Aside from the swarm of Atom CPUs, the actual design of the system is what makes it really interesting. The SM10000 combines the servers with the networking infrastructure. The system includes the rack switch, terminal server, and load balancer in one tiny case.
Why It's Important
The SM10000 is nice and all, but it clocks in at more than $130K. Pricing isn't announced for the S2Q yet, but it's not unreasonable to assume it won't be cheap. Is it really worth the sticker shock to save money on some space and power?
In a word, yes. Companies that run their own data center soon find that as their computing needs expand, so do the space requirements. Eventually, you're running out of room and looking at either expanding the data center (not cheap) or investing in smaller systems. If you're renting space in a data center, investing in a smaller system that fits in 10U of space could result in significant savings as well.
And the power requirements are a major factor. Google did a study in 2007 that indicates that the cost of powering systems could cost more than the actual equipment over the life of the systems.
Cost isn't everything. Some facilities are simply reaching capacity in terms of space and power availability. At that point, it doesn't matter if the power costs are excessive or not — you have to deal with the space and power available.
Not for Everything
These machines aren't going to be replacing commodity x86-64 servers for every use case. The servers are specifically designed for "scale out" workloads, and might not be appropriate for many types of computing. While the SM10000 may be ideal for cloud computing workloads, it may not be the ideal replacement for financial institutions or other workloads that require larger transactions. The TILEPro64 will require software to be recompiled, so it'll be ideal for LAMP applications — but not for proprietary software without source code available.

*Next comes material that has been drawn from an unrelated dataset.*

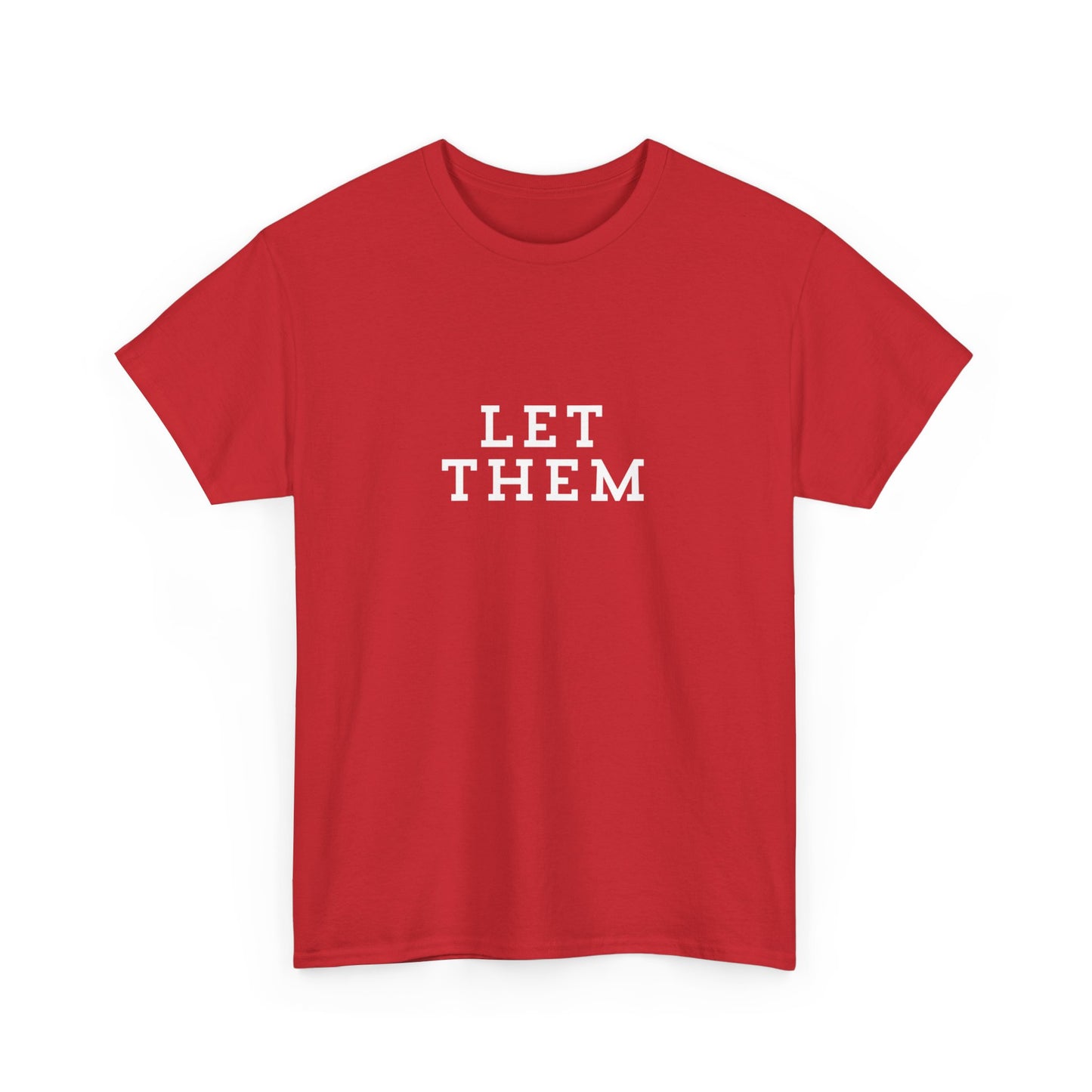 "Let them" Unisex Cotton Tee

The SM10000, S2Q, and similar systems also have a few disadvantages. Commodity x86 and x86-64 systems may slurp down more power, but they have the benefit of being commodity systems. Even if your vendor goes out of business tomorrow (highly unlikely if you're getting systems from Dell, HP, etc.) you should be able to get replacement parts for those systems.
Since these systems are composed of non-standard parts, CIOs have to decide whether to take the risk on non-standard systems. If SeaMicro or Quanta don't make the long haul, what to do with those systems if a vital component goes belly up? You're not just losing a server, you might lose the entire system.
Approaching an Atom Age?
Are low-powered chips going to take over the data center? It seems unlikely, but I do expect to see variations on these systems carving out a niche for Web hosts and companies with the "scale out" workloads.
These systems will need to prove themselves in the datacenter before they'll become common-place. But the SM10000 and S2Q could be the fore-runners for a new breed of Linux-powered systems that will scale-out loads in data centers in the near future.